How to Perform the Kruskal-Wallis Test in R

The Kruskal-Wallis test is the non-parametric equivalent of one-way ANOVA. When your data doesn't meet the normality assumption required by ANOVA, or when you're working with ordinal data, this test...

Key Insights

  • The Kruskal-Wallis test is your go-to method when comparing three or more independent groups and your data violates ANOVA’s normality assumption—it ranks values instead of using raw measurements.
  • A significant Kruskal-Wallis result only tells you that differences exist somewhere; you must follow up with Dunn’s test to identify which specific groups differ from each other.
  • Always report effect size (epsilon-squared) alongside your p-value—statistical significance without practical significance misleads your readers and stakeholders.

Introduction to the Kruskal-Wallis Test

The Kruskal-Wallis test is the non-parametric equivalent of one-way ANOVA. When your data doesn’t meet the normality assumption required by ANOVA, or when you’re working with ordinal data, this test becomes essential.

The test works by ranking all observations across groups, then comparing mean ranks between groups. If groups come from identical distributions, their mean ranks should be similar. Large differences in mean ranks suggest the groups differ systematically.

The null hypothesis states that all groups come from populations with identical distributions. Rejecting this hypothesis means at least one group’s distribution differs from the others—but it doesn’t tell you which groups differ. That’s where post-hoc analysis comes in.

Use the Kruskal-Wallis test when:

  • You’re comparing three or more independent groups
  • Your dependent variable is ordinal or continuous
  • Data is non-normal or you have small sample sizes
  • You have outliers that would distort parametric tests

Assumptions and Prerequisites

The Kruskal-Wallis test has fewer assumptions than ANOVA, but it still has requirements you must verify.

Independence: Observations must be independent both within and between groups.
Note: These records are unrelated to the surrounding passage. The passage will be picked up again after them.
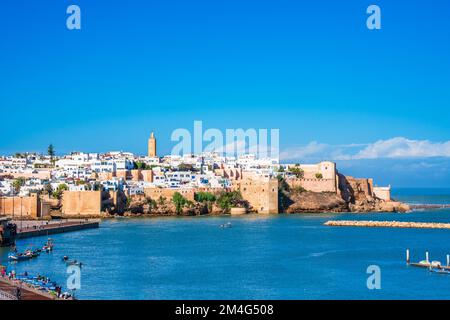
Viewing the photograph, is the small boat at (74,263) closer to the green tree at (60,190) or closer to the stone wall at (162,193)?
the green tree at (60,190)

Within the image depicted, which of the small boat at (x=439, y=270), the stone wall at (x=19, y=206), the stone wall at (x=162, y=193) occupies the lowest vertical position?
the small boat at (x=439, y=270)

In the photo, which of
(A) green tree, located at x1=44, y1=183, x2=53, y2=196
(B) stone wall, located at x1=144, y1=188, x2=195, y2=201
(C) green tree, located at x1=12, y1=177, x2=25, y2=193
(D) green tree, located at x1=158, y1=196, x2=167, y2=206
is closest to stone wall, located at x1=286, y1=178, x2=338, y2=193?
(B) stone wall, located at x1=144, y1=188, x2=195, y2=201

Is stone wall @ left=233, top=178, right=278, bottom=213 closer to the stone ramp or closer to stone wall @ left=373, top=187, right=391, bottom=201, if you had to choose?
stone wall @ left=373, top=187, right=391, bottom=201

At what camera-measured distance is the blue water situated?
14.7 meters

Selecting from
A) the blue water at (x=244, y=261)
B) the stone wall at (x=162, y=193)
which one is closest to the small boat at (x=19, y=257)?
the blue water at (x=244, y=261)

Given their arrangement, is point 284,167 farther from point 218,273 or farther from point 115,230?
point 218,273

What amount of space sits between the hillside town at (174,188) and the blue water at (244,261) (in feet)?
21.3

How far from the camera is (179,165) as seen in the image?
52344mm

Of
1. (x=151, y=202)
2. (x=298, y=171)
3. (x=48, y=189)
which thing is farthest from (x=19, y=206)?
(x=298, y=171)

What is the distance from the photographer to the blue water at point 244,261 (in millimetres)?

This is a study design issue, not something you can test statistically.

Ordinal or continuous dependent variable: The test requires at least ordinal measurement scale.

Similar distribution shapes: While the test doesn’t require normality, groups should have similarly shaped distributions (even if shifted). If distributions have different shapes, a significant result might reflect shape differences rather than location differences.

Here’s how to check whether your data meets parametric assumptions and whether the Kruskal-Wallis test is appropriate:

# Load required libraries
library(ggplot2)

# Using the built-in PlantGrowth dataset
data("PlantGrowth")
str(PlantGrowth)

# Check normality within each group using Shapiro-Wilk test
by(PlantGrowth$weight, PlantGrowth$group, shapiro.test)

# Visual inspection with histograms
ggplot(PlantGrowth, aes(x = weight)) +
  geom_histogram(bins = 8, fill = "steelblue", color = "white") +
  facet_wrap(~group, ncol = 1) +
  theme_minimal() +
  labs(title = "Distribution of Weight by Treatment Group",
       x = "Dried Weight", y = "Count")

# Q-Q plots for each group
ggplot(PlantGrowth, aes(sample = weight)) +
  stat_qq() +
  stat_qq_line(color = "red") +
  facet_wrap(~group) +
  theme_minimal() +
  labs(title = "Q-Q Plots by Group")

If Shapiro-Wilk tests show p-values below 0.05 for any group, or if Q-Q plots show substantial deviation from the diagonal line, consider the Kruskal-Wallis test over ANOVA.

Preparing Your Data

The Kruskal-Wallis test requires data in long format: one column for the dependent variable and one column for the grouping factor. Each row represents a single observation.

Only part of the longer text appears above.